Lynne Ramsay's work bears a powerful personal imprint. Her films are marked by a fascination with children and young people and the recurring, unresolvable themes of grief, guilt and death and its aftermath. They are low on dialogue and explicit story exposition, and instead use images, vivid details, music and sound design to create their unsettling worlds. In April 2013 she was selected as a member of the main competition jury at the 2013 Cannes Film Festival. In 2015, she was named as a member of the Jury for the Main Competition at the 2015 Venice Film Festival.
Born in Glasgow on 5 December 1969, Ramsay graduated from the UK's National Film and Television School in 1995. She studied photography at Napier College, Edinburgh, then entered the National Film and Television School, where she specialised in cinematography and direction.
Ramsay took a break in-between Black and White Town and We Need to Talk About Kevin because of creative needs. As to her extended absence, the Scottish filmmaker explained that she thinks the film-making process is different for her, and other writer-directors, than it is for directors who don’t write their own material. The Harvard Film Archive welcomed Lynne Ramsay for a showcase of her films, including the three acclaimed shorts that inaugurated her career.
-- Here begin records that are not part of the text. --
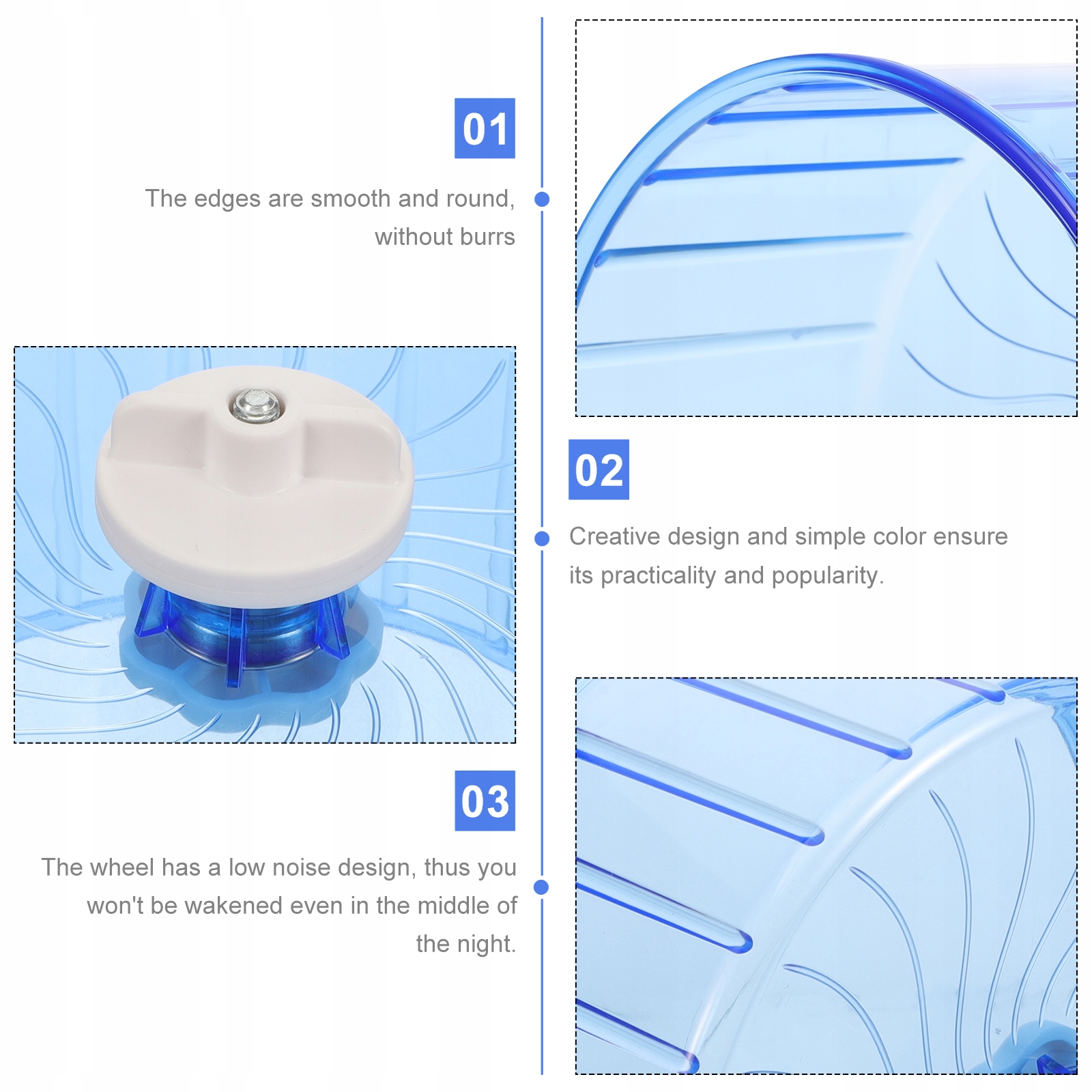 01

The edges are smooth and round, without burrs

02

Creative design and simple color ensure its practicality and popularity.

03

The wheel has a low noise design, thus you won't be wakened even in the middle of the night.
Ramsay experienced great personal frustration in her involvement with The Lovely Bones, during which personal and professional setbacks and mishandling saw her lose the job of directing to Peter Jackson, whose version of the film received largely negative reviews. She stated in an interview with Oliver Lyttelton that "People started to call it 'The Lovely Money,' they were getting greedy around it. And I could feel the vibes. It became like the Holy Bible, I kept handing in drafts and I thought they were good, but it was like 'But that's not exactly like the book, the book's going to be a success.' That was the mistake they made with the project." She stated additionally that she considered Jackson's interpretation of the film, with a desire to stick as closely as possible to the original story, was partially responsible for what she considered the lackluster quality of the finished product.